* Start Stored data *

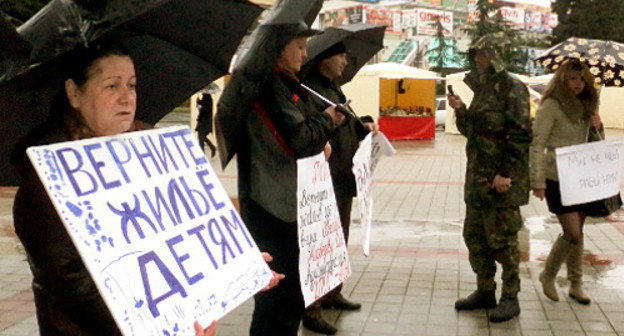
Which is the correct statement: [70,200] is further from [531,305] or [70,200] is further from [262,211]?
[531,305]

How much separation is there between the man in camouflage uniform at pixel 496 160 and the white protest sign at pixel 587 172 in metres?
0.44

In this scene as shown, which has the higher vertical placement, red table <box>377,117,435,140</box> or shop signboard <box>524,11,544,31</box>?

* End Stored data *

Rewrite all of the data above, keeping every line unchanged except the answers. In each answer, multiply every coordinate and distance by 2.4 and round to the same number of decimal places the original had, with halves rounded up. Leave the pictures out.

Which is the correct statement: [70,200] is further from [531,305] or [70,200] is further from [262,211]?
[1274,732]

How much separation is there between the man in camouflage uniform at pixel 496 160 and the white protest sign at pixel 587 172 in metres?
1.06

In this scene as shown, which has the higher vertical placement, red table <box>377,117,435,140</box> or shop signboard <box>524,11,544,31</box>?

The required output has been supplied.